Text
Marty, no disrespect to you or your PT.....I think they are mildly interesting really.....but you are talking about "hopping up" a Turbo PT and racing it against other muscle cars of today......do you not want to just run your stock PT against the other muscle cars now? Reason I say is most people have upgrades on thier cars already.......but it sounds as if you'd like to toss all these parts on a PT and go hunting down muscle cars.......but in order to judge the PT's true performance wouldn't you want to go hunting with a stock turbo PT?? 

In reality, those cars "might" pull what....a high 14- low 16 second pass at best...right???

Set tasks
1 - Answer these questions about the forum post on racing a turbo PT, one line each:
(a) Who is the post addressed to?
(b) What does the writer say most people already have on their cars?
(c) What kind of PT does the writer say would be needed to judge the PT's true performance?
2 - Continue the forum post about racing a turbo PT against muscle cars, starting right after its last sentence.

Entries shown

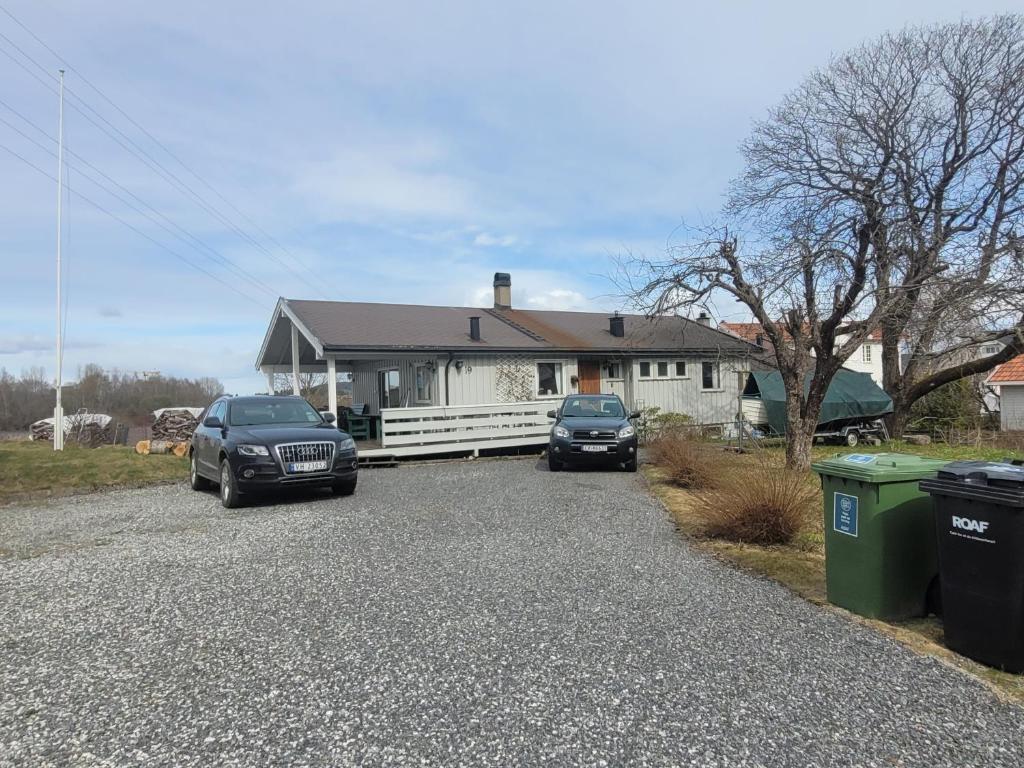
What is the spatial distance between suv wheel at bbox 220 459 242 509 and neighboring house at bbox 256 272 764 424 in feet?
20.9

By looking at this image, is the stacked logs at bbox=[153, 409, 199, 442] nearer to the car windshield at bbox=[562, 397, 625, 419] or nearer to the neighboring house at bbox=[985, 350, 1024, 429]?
the car windshield at bbox=[562, 397, 625, 419]

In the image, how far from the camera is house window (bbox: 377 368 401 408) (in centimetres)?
2028

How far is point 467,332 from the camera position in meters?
19.0

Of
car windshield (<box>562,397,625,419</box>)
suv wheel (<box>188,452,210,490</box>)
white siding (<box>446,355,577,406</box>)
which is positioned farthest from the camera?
white siding (<box>446,355,577,406</box>)

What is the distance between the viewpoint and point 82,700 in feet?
10.3

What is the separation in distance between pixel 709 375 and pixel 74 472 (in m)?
18.4

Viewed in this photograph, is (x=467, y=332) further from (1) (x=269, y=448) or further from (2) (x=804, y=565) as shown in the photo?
(2) (x=804, y=565)

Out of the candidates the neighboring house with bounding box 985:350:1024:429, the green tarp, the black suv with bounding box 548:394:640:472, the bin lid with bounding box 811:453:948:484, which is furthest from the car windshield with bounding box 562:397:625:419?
the neighboring house with bounding box 985:350:1024:429

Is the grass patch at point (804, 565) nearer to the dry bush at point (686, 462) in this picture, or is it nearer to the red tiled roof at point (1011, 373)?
the dry bush at point (686, 462)

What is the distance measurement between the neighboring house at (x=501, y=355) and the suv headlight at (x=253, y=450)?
662 centimetres

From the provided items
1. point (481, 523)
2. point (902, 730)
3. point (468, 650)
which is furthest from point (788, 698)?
point (481, 523)

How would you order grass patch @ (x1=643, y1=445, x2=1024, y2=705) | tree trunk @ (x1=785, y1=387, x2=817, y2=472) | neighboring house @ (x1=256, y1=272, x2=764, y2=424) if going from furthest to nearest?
neighboring house @ (x1=256, y1=272, x2=764, y2=424) < tree trunk @ (x1=785, y1=387, x2=817, y2=472) < grass patch @ (x1=643, y1=445, x2=1024, y2=705)

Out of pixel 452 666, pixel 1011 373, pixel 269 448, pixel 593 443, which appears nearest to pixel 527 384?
pixel 593 443

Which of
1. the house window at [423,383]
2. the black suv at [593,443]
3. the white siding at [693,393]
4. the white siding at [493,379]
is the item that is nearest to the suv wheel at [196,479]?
the black suv at [593,443]
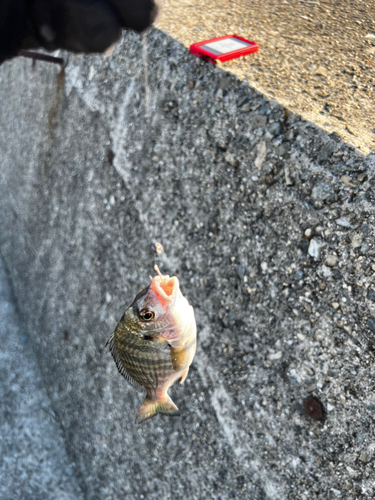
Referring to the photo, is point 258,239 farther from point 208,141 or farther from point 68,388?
point 68,388

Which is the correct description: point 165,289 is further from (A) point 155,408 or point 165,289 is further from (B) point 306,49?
(B) point 306,49

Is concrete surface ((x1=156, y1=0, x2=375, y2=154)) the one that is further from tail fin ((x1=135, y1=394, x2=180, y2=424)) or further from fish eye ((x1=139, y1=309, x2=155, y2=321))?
tail fin ((x1=135, y1=394, x2=180, y2=424))

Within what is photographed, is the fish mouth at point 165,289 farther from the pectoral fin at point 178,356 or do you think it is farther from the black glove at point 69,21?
the black glove at point 69,21

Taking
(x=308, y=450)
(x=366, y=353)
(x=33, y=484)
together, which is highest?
(x=366, y=353)

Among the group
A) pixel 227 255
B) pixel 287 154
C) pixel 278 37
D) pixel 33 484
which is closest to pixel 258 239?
pixel 227 255

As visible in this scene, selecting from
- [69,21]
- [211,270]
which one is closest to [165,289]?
[211,270]

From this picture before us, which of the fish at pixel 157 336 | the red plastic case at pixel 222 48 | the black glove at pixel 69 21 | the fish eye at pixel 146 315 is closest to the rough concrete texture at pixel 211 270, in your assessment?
the red plastic case at pixel 222 48
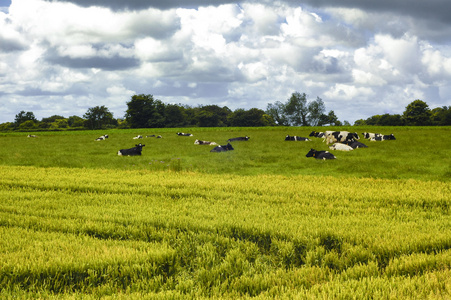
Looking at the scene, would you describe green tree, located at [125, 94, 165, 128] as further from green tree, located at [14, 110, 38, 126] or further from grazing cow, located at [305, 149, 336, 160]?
grazing cow, located at [305, 149, 336, 160]

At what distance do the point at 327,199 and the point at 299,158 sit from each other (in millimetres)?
8030

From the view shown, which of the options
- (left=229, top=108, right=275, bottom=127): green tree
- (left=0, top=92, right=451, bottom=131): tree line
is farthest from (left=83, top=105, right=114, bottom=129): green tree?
(left=229, top=108, right=275, bottom=127): green tree

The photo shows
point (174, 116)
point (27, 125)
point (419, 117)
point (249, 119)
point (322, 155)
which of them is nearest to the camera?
point (322, 155)

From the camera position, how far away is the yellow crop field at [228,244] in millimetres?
3760

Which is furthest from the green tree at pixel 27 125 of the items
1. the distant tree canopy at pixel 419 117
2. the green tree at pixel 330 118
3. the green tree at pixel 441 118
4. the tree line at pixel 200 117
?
the green tree at pixel 441 118

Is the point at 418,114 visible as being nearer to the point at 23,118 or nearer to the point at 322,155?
the point at 322,155

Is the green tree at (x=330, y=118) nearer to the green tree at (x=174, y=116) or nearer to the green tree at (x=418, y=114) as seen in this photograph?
the green tree at (x=418, y=114)

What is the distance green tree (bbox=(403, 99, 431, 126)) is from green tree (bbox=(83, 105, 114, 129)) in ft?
302

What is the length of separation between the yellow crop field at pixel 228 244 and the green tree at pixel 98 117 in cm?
9960

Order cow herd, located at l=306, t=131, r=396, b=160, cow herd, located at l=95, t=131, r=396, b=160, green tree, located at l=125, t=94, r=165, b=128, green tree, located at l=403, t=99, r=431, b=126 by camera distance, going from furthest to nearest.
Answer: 1. green tree, located at l=125, t=94, r=165, b=128
2. green tree, located at l=403, t=99, r=431, b=126
3. cow herd, located at l=95, t=131, r=396, b=160
4. cow herd, located at l=306, t=131, r=396, b=160

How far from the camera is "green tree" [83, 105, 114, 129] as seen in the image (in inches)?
3925

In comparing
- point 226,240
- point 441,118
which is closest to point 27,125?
point 226,240

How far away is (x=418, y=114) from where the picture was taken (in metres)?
83.8

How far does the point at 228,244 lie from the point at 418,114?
95489 mm
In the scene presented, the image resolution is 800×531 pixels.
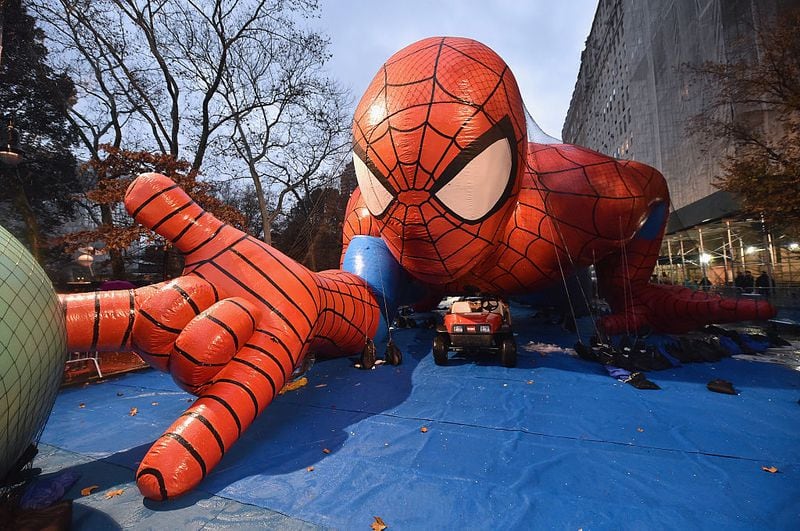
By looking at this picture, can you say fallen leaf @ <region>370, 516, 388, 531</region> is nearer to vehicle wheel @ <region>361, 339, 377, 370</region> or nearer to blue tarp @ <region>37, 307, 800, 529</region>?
blue tarp @ <region>37, 307, 800, 529</region>

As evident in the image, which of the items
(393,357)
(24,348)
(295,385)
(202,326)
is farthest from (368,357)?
(24,348)

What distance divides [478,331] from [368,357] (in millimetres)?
1554

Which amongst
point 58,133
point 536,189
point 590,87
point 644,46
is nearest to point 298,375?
point 536,189

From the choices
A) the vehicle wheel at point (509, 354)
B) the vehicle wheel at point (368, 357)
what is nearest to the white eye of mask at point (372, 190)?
the vehicle wheel at point (368, 357)

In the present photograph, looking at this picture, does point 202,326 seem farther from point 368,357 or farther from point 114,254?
point 114,254

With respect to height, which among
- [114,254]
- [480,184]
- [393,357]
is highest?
[114,254]

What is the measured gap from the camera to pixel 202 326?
98.6 inches

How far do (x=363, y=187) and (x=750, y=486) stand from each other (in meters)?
3.51

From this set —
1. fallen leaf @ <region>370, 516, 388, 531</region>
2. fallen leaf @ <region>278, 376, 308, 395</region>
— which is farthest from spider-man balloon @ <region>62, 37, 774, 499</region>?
fallen leaf @ <region>370, 516, 388, 531</region>

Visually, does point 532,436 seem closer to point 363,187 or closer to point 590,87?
point 363,187

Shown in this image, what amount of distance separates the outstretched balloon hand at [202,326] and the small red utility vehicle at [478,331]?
235 cm

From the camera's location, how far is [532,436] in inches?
112

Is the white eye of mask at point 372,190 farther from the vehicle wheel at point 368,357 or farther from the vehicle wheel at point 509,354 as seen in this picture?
the vehicle wheel at point 509,354

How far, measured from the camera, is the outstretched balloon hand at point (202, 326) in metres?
2.26
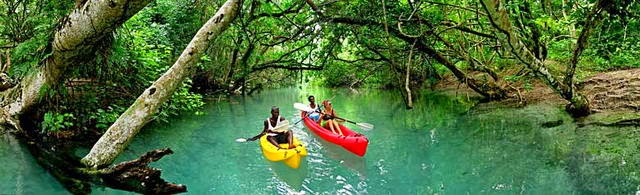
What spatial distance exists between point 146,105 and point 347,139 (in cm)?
484

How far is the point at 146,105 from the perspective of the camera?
453 centimetres

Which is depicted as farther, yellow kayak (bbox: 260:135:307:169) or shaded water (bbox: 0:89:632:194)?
yellow kayak (bbox: 260:135:307:169)

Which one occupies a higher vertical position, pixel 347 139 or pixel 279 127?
pixel 279 127

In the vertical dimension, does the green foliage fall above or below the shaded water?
above

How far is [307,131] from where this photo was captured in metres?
12.5

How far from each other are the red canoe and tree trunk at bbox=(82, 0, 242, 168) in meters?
4.26

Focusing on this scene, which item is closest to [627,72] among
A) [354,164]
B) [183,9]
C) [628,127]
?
[628,127]

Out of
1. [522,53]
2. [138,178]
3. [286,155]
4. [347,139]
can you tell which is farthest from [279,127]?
[522,53]

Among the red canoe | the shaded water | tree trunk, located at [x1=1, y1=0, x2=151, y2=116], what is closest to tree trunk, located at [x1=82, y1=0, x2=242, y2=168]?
tree trunk, located at [x1=1, y1=0, x2=151, y2=116]

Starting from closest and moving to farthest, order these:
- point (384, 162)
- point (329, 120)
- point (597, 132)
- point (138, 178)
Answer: point (138, 178) → point (384, 162) → point (597, 132) → point (329, 120)

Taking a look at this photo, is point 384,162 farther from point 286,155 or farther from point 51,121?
point 51,121

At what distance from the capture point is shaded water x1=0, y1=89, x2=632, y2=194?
248 inches

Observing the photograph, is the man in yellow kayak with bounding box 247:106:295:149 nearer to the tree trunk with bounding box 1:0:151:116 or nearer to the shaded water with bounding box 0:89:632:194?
the shaded water with bounding box 0:89:632:194

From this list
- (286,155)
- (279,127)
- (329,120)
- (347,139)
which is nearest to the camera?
(286,155)
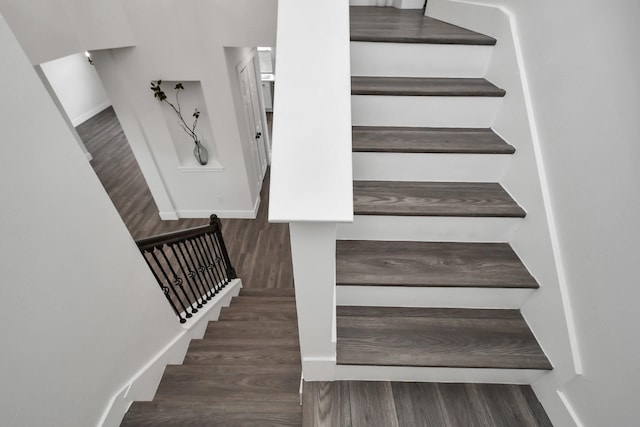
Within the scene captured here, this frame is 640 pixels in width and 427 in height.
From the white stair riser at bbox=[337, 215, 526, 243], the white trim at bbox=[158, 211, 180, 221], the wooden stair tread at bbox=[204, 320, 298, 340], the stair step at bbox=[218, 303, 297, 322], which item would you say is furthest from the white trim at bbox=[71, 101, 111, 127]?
the white stair riser at bbox=[337, 215, 526, 243]

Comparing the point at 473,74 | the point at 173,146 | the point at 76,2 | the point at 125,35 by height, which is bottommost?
the point at 173,146

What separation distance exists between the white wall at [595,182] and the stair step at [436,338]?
5.6 inches

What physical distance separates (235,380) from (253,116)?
3.86 m

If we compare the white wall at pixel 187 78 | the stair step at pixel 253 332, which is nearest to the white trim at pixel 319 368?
the stair step at pixel 253 332

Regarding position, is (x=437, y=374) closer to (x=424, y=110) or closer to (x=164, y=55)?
(x=424, y=110)

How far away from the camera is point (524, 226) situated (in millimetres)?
1134

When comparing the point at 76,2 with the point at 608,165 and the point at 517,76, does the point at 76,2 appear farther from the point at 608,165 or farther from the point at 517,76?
the point at 608,165

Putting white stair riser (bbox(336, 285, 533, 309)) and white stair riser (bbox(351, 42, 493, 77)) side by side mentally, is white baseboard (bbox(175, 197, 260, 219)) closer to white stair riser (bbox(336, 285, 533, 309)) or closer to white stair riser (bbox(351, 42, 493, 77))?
white stair riser (bbox(351, 42, 493, 77))

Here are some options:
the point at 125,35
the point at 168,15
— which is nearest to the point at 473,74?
the point at 168,15

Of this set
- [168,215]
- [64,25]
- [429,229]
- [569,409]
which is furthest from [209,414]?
[168,215]

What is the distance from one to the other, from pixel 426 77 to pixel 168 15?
2758mm

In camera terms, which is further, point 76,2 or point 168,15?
point 168,15

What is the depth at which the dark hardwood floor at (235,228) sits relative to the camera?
12.2ft

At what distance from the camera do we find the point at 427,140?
125cm
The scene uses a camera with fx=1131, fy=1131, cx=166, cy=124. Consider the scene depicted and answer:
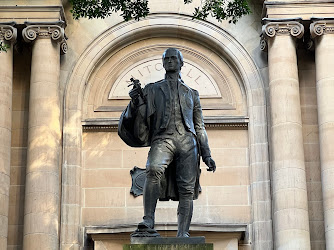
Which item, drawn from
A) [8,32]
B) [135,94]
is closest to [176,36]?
[8,32]

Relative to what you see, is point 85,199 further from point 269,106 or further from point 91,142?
point 269,106

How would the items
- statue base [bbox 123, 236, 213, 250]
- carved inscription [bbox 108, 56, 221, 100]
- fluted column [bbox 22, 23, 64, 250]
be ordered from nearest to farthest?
1. statue base [bbox 123, 236, 213, 250]
2. fluted column [bbox 22, 23, 64, 250]
3. carved inscription [bbox 108, 56, 221, 100]

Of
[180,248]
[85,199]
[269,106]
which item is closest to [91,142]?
[85,199]

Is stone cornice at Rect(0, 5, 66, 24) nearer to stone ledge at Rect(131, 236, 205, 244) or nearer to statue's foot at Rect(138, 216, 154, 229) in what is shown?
statue's foot at Rect(138, 216, 154, 229)

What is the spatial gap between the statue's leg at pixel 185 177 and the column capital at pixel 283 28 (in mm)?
7843

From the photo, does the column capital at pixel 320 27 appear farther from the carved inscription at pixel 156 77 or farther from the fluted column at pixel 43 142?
the fluted column at pixel 43 142

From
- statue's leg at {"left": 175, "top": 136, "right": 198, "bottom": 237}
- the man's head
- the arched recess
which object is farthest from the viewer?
the arched recess

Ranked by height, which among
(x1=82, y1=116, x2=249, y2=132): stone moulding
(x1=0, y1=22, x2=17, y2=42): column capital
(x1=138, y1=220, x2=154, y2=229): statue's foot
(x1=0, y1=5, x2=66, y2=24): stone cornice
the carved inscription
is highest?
(x1=0, y1=5, x2=66, y2=24): stone cornice

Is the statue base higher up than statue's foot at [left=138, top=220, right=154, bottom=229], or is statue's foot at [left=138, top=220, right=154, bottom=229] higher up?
statue's foot at [left=138, top=220, right=154, bottom=229]

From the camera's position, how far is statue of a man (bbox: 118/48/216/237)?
15148 millimetres

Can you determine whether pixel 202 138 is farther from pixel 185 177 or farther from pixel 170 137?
pixel 185 177

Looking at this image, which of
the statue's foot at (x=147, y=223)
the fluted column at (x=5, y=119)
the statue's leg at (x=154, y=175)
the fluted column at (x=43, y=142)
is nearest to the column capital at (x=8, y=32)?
the fluted column at (x=5, y=119)

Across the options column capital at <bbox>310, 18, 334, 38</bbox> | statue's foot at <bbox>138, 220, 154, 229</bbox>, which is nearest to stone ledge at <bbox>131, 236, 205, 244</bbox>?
statue's foot at <bbox>138, 220, 154, 229</bbox>

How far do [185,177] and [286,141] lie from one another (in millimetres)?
7034
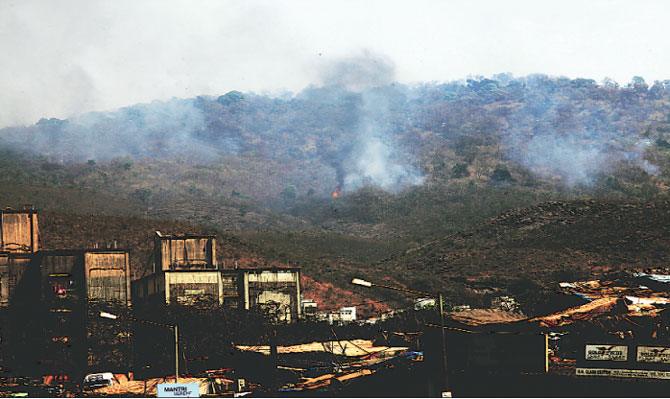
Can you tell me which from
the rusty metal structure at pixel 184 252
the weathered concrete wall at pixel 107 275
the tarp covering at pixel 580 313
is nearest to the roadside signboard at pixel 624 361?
the tarp covering at pixel 580 313

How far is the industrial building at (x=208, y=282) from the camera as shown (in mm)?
119688

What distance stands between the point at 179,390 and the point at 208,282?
58862 mm

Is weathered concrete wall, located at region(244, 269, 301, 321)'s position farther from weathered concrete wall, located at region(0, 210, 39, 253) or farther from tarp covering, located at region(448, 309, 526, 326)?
tarp covering, located at region(448, 309, 526, 326)

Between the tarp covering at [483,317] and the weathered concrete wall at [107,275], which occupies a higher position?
the weathered concrete wall at [107,275]

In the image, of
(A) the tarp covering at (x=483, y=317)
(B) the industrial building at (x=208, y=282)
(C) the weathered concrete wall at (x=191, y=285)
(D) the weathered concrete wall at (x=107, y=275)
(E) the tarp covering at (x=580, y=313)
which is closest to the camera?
(A) the tarp covering at (x=483, y=317)

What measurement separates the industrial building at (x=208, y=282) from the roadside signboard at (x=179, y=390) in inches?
2137

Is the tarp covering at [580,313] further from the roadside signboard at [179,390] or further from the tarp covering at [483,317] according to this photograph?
the roadside signboard at [179,390]

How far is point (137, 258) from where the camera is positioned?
154375 mm

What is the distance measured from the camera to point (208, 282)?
122 meters

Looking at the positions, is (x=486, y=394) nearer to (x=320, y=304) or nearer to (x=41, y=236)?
(x=320, y=304)

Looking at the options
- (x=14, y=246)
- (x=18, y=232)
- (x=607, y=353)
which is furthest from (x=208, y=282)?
(x=607, y=353)

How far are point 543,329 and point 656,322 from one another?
7.67 m

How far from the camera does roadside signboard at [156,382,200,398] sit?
206ft

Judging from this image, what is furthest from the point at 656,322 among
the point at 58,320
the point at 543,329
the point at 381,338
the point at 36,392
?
the point at 58,320
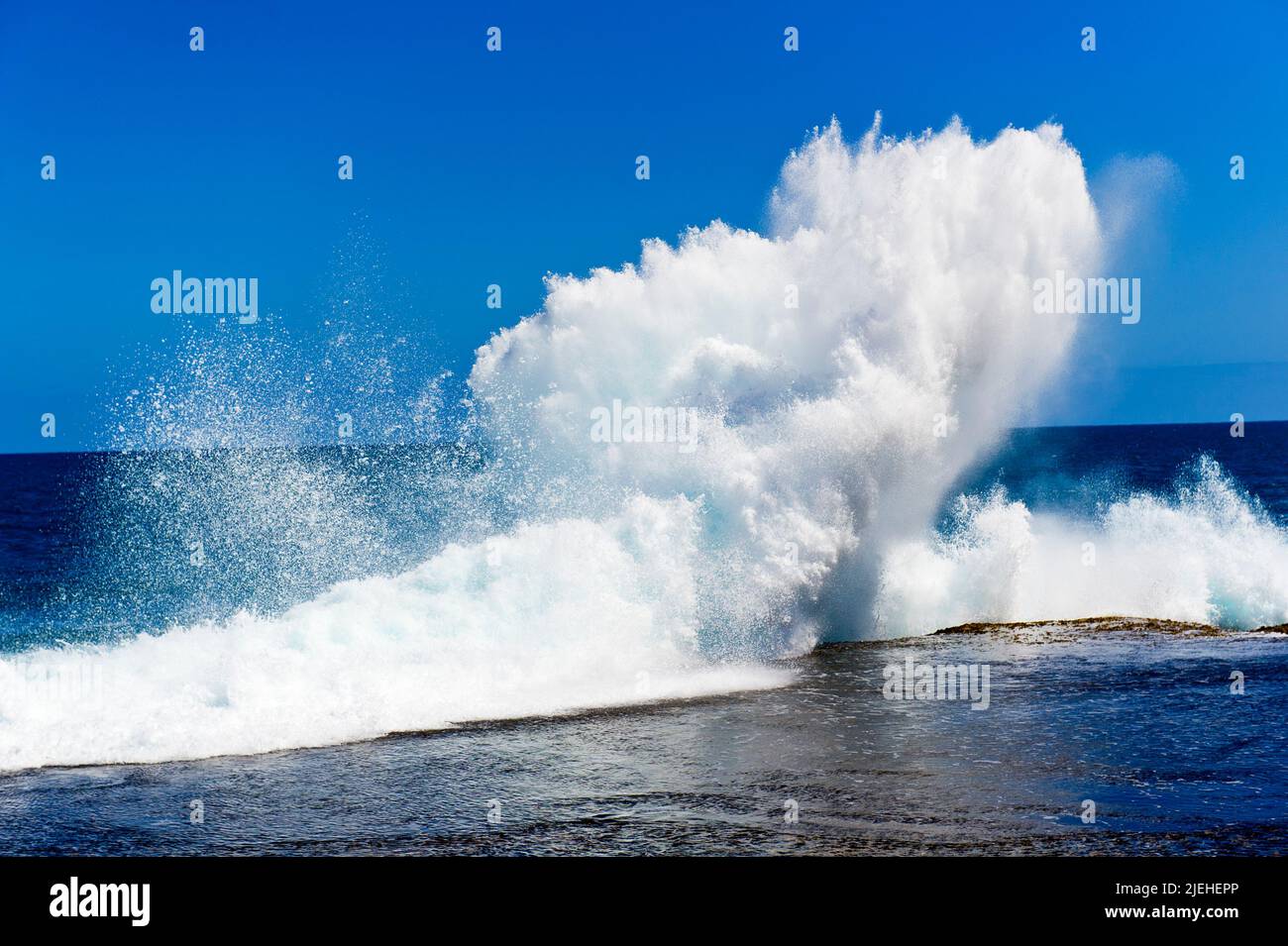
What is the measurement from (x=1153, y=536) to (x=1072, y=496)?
35.3 meters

Answers provided
1 -
(a) Marty
(b) Upgrades
(c) A stock turbo PT

2 -
I know the PT has a HUGE following....just like any other car that people enjoy.... I myself am a big fan of the GM S10-S15 platform . I own a 98 S10 and an 84 GMC Jimmy. Both have custom touches added to them here and there.....and there are whole companies that cater to these trucks.....as well as websites dedicated to them as well.....Same goes for 'Stangs,VW's,Corvettes,Firebirds, and any other car really.......so that's nothing real earth shattering in my opinion.........but that's just me


----------



## AfxToo (Aug 29, 2003)

My PT has the stock Turbo motor but I'm thinking I may upgrade to the $10 high power motor from BSRT. But even with the stock motor my PT can blow the doors off most of my Tycos, even the narrow chassis 'Vettes. 

We are talkin' slot cars here, aren't we?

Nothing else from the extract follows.